Several years ago I was involved in an intensive period of peace campaigning. I protested at Faslane, blockaded an arms factory, disputed with directors at the BAE Systems shareholders' meeting, trespassed at the nuclear submarine base at Barrow, and vigilled outside the DSEi arms fair.
These were exciting and challenging experiences, but I came away from them with growing doubts about the peace groups I had worked with. How did the methods we adopted actually contribute towards achieving our goals? Were we contributing to a more peaceful world or fuelling our own self-righteousness?
Conditions for change
A recent workshop on "Challenging Oppression" by Turning The Tide, a project of Quaker Peace and Social Witness, was an opportunity to look again at the theory and practice of nonviolent action, and to consider my own contribution to the work of peace making.

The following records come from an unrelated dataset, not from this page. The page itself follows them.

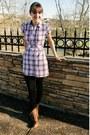 Brown-forever-21-boots-light-pink-macys-dress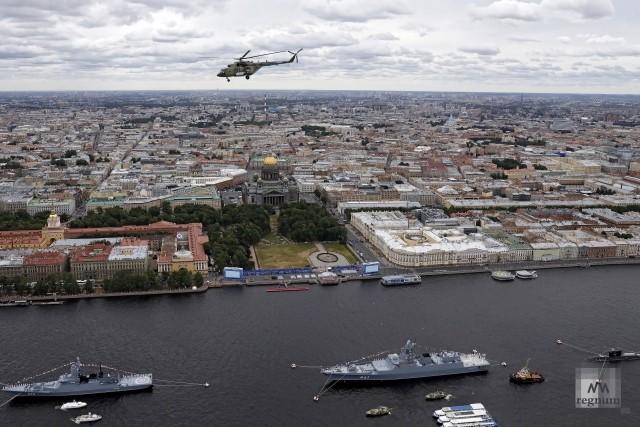 Генеральная репетиция Главного военно-морского парада в Санкт-Петербурге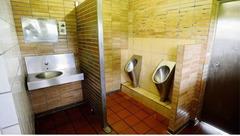 Работа по уборке туалетов на автобане А45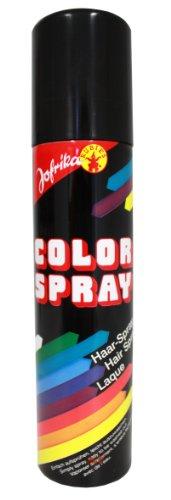 Jofrika Color Haarspray Schwarz 100 ml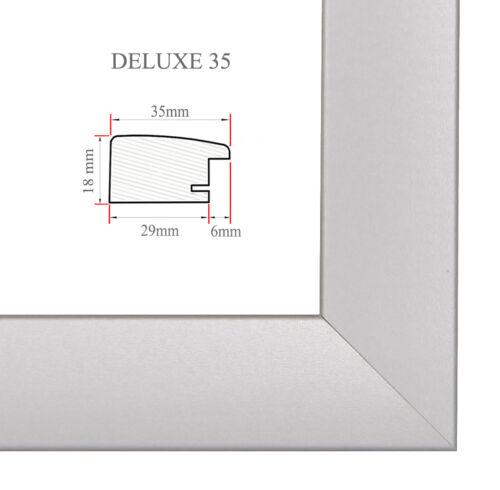 Deluxe 35 cadre photo 50x112 CM ou 112x50 cm photo//GALERIE//poster cadre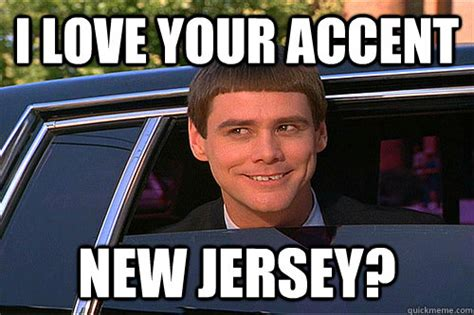 New Jersey Memes - new jersey meme bing images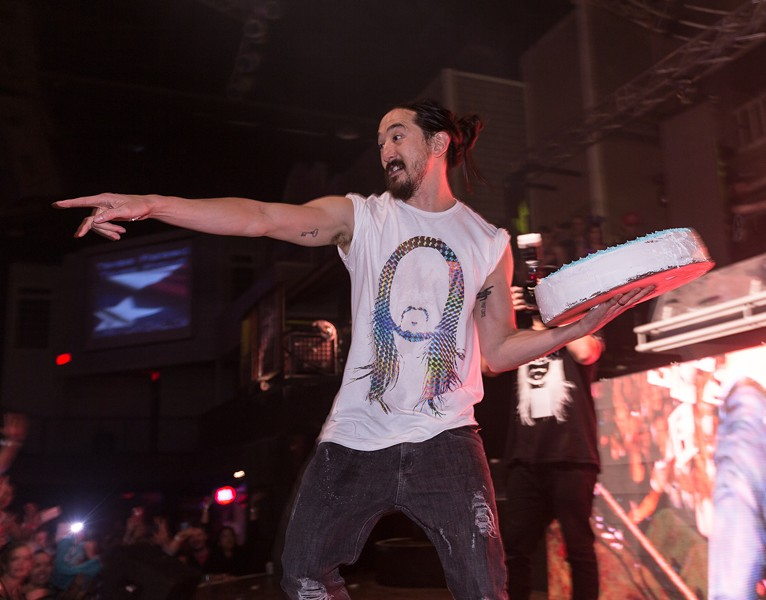 Steve Aoki at Club Rio last December - NOAH ACEVEDO
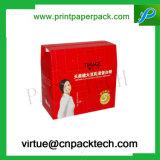 Kundenspezifisches Farbe Pringting Geschäftsverkehr-Produkt-verpackender Papierkasten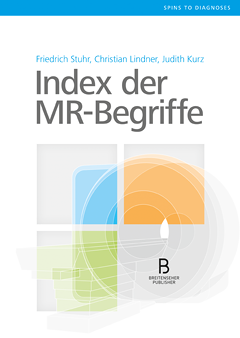 Index der MR-Begriffe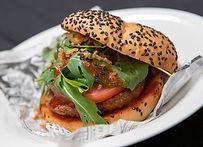 The Veggie- Hamburguesa de soja 1.jpg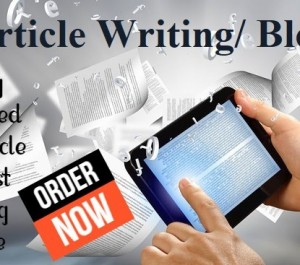 create 600 words of highly researched SEO material for your blog or website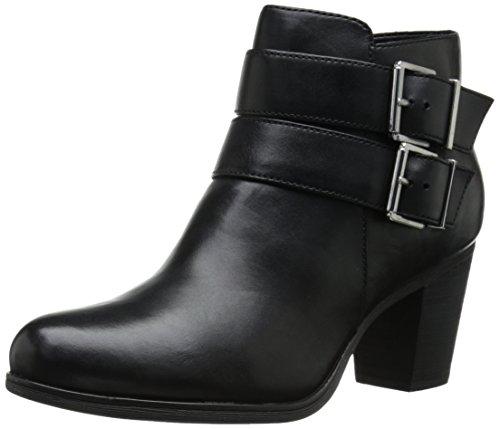 Clarks Womens Palma Rena Boot Black Leather HV2waKKMvj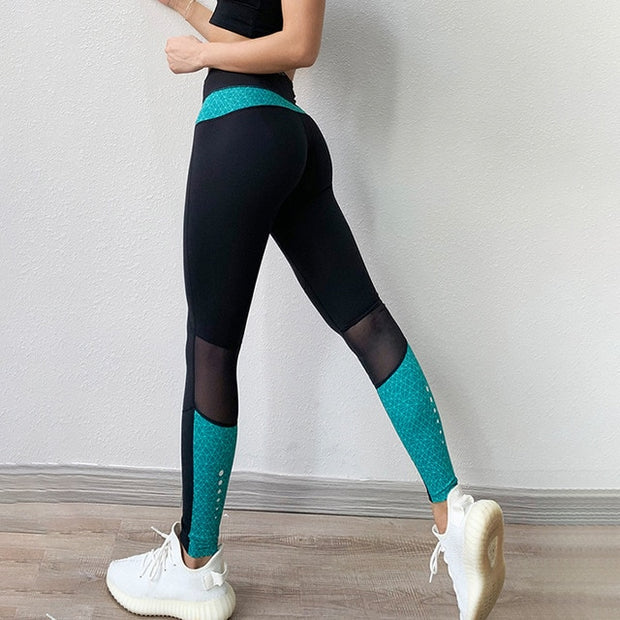Leggings Mesh Patchwork High Wasit Push Up Polyester - NBS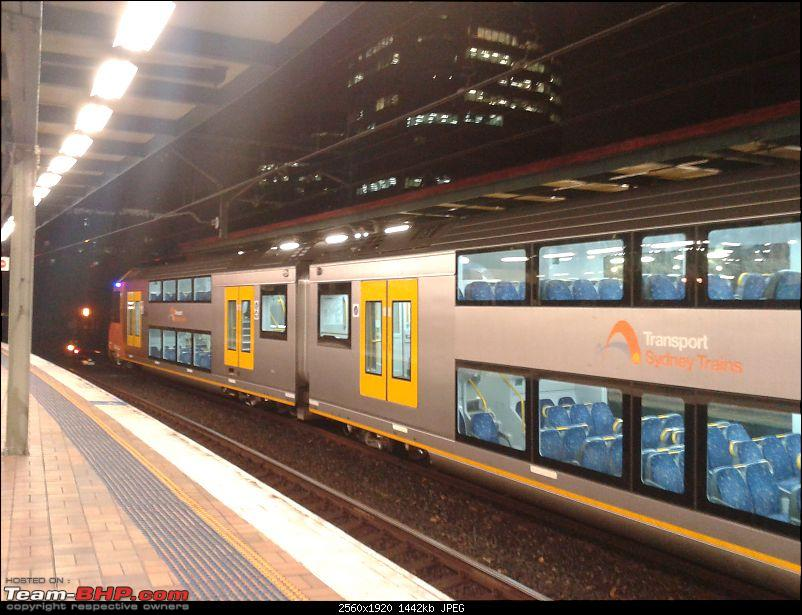 The Brisbane Chronicles EDIT : Team-BHP Meet/Drive-20140219-21.28.45.jpg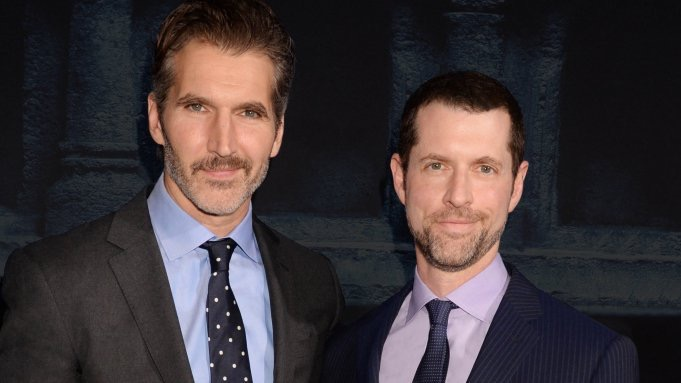 Netflix inks deal with Game of Thrones creators David Benioff and D.B. Weiss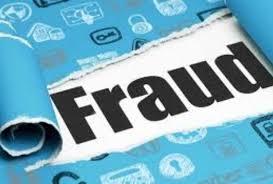 fraud of nine lakh 90 thusand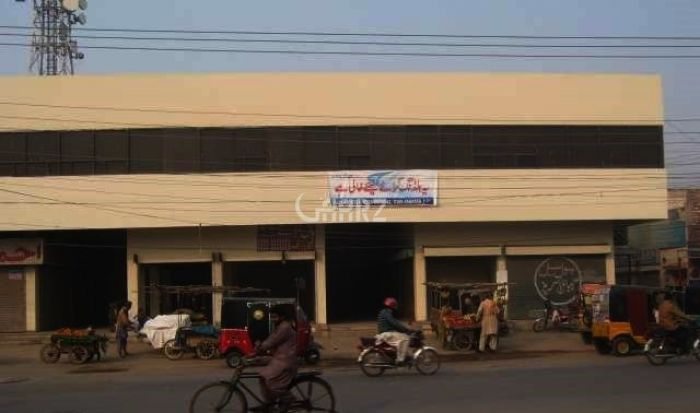20000 Square Seet Hall For Rent At Sawan Seher Chowk, Multan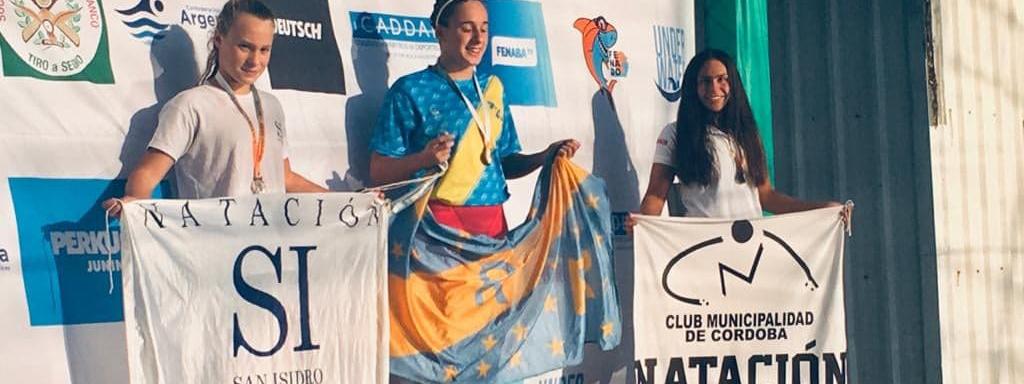 NATACIÓN: Con cuatro medallas de Martina Urgelles, el CMC dejó su huella en el República de Cadetes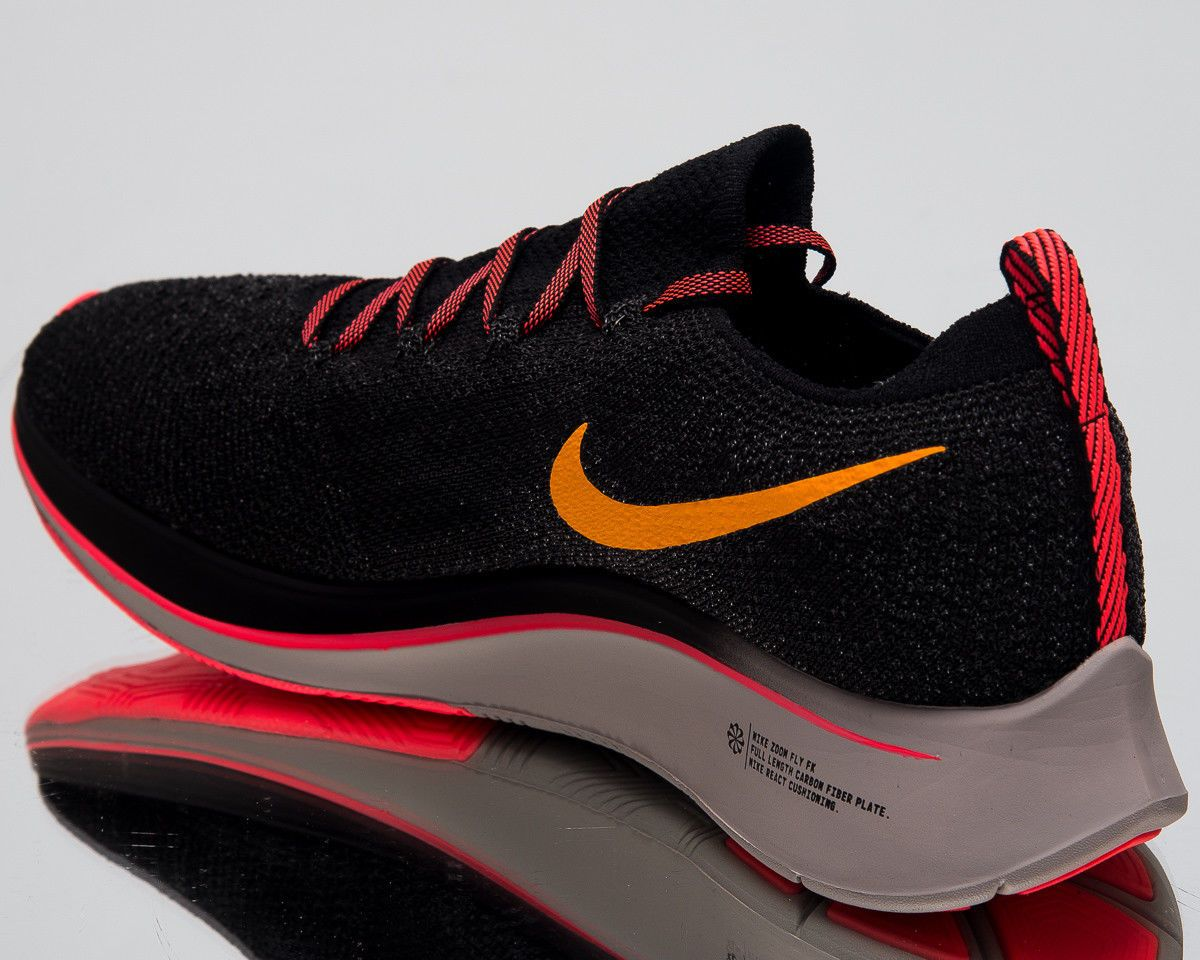 0f1ab2409f98 Nike Zoom Fly Flyknit Running Shoes Black Orange Peel 2018 Sneakers AR4561- 068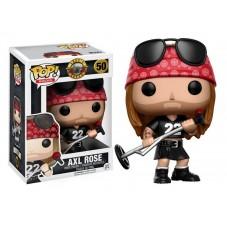 "Pop! Фигурка Эксла Роуза из группы ""Guns N' Roses"""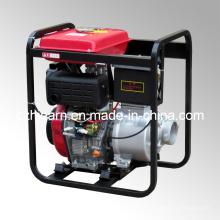 Pompe à eau diesel 4 pouces Démarrage électrique avec batterie 20ah (DP40E)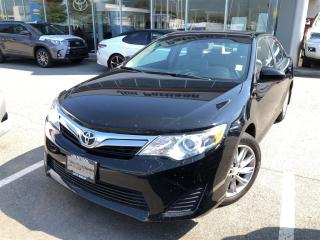 Used 2014 Toyota Camry - for sale in Surrey, BC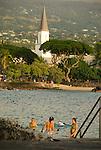 Mokuaikaua Church, Kailua-Kona, Big Island, Hawaii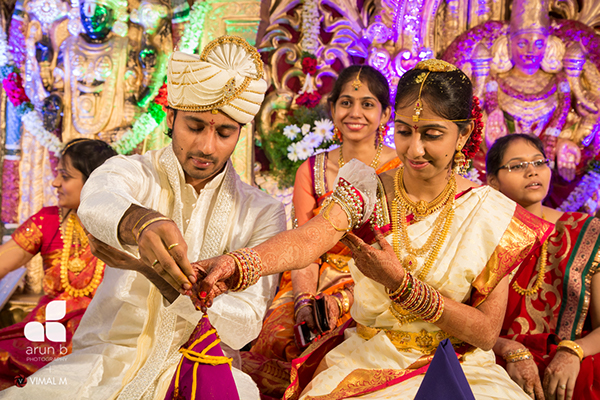 Telugu Wedding on Behance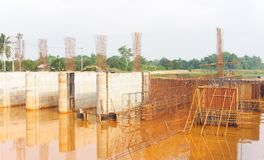 Dam construction site after rainstorm. Stock Photography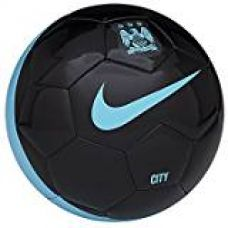 Garihs Nike Man City Supporters Football Size 5 (Replica),Multicolor for Rs. 420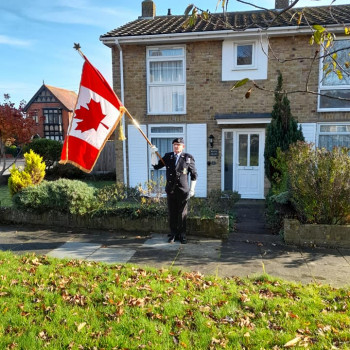 Shipmate Steve Susans Bromley Branch Parading The Canadian Standard
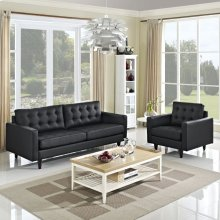 Empress Sofa and Armchair Set of 2 in Black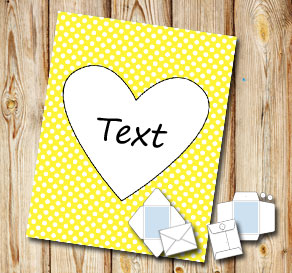 Yellow envelope with white dots and a heart  | Free printable for Valentines day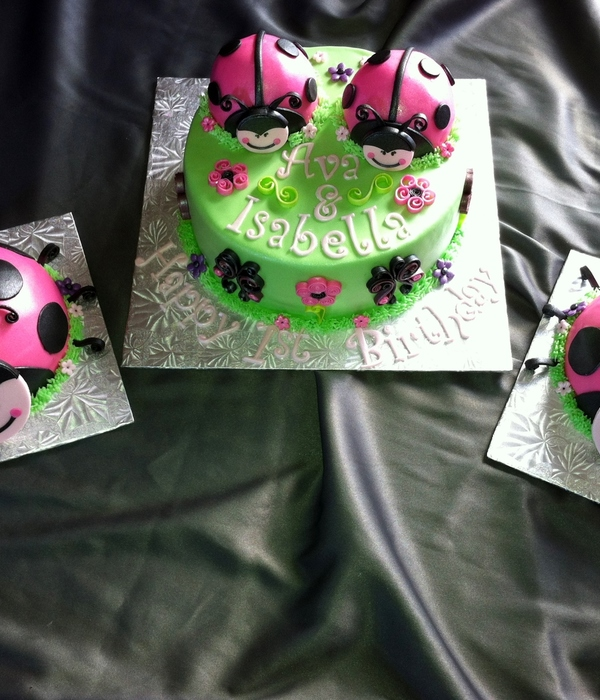 Lady Bug Cake And Smash Cakes For Twin Girls 1St Birthday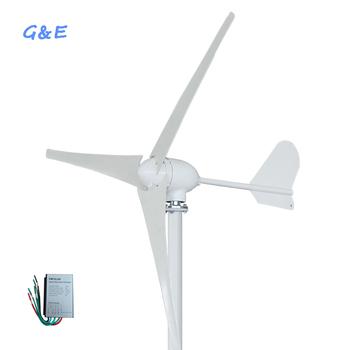 HAWT 500W wiatr Generator z turbiną z kontrolerem tanie i dobre opinie GE-500W1 Generator energii wiatru Bez Podstawy Montażowej 12v 24v 48v 2 5m s 11m s 1 55m 1 35m 3 5 6 Nylon fiber Three phase permanent magnet AC synchronous generator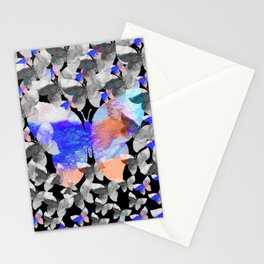Magical flight Stationery Cards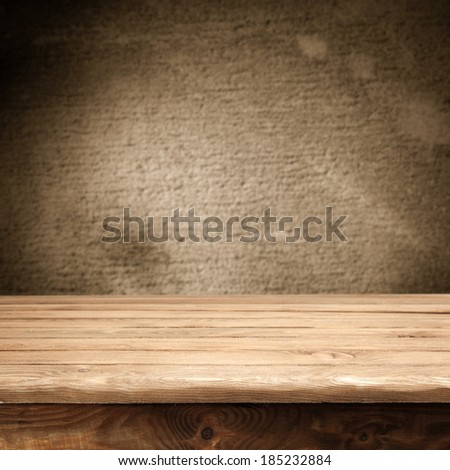 table and shadows  - stock photo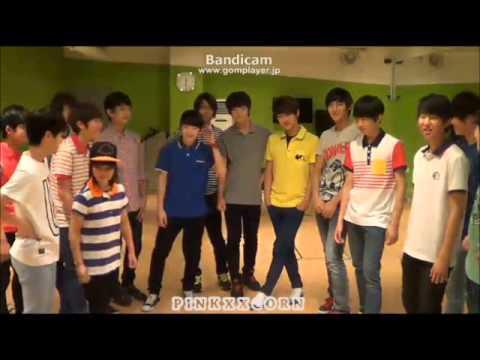 130615 SEVENTEEN TV Girls Group song dancing cut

The trainers, Sophie Reynolds and Steve Whiting, emphasised the tradition of active nonviolence developed by Mohandas Gandhi and Martin Luther King. This tradition is concerned with actively resisting oppression, not just with rejecting violence, while respecting the humanity of our opponents. It involves seeking out possibilities for dialogue, which preserve the possibility of learning from people we are in conflict with, as well as the potential for eventual reconciliation.
The effectiveness of this approach is built upon an understanding of power as a product of cooperation among many different groups in society, so that all of those involved in a situation of conflict or oppression have a share of power and can contribute to creating social change.
Nonviolent action according to this model is not necessarily direct or predictable. It can be a matter of "inviting the conditions for change" rather than directly producing it, including the work of challenging internalised oppression or prejudices, and changing personal or group relationships in ways that can have wider political effects.
Challenge, not alienate
During the workshop we were also introduced to some simple tools for analysing situations of injustice and identifying areas of potential change, and we used these to explore issues that were close to us, including Iraq, Palestine and nuclear weapons. The participants at the workshop were mostly very committed activists with a wide range of experiences, and one of the most rewarding aspects of the day was the opportunity to explore in small groups some of the dilemmas that we were struggling with. For our group this involved investigating how dialogue with our work colleagues or families about social justice issues is often blocked because it is perceived as "threatening". We shared our thoughts on how to talk about our concerns in ways that can challenge people without alienating them.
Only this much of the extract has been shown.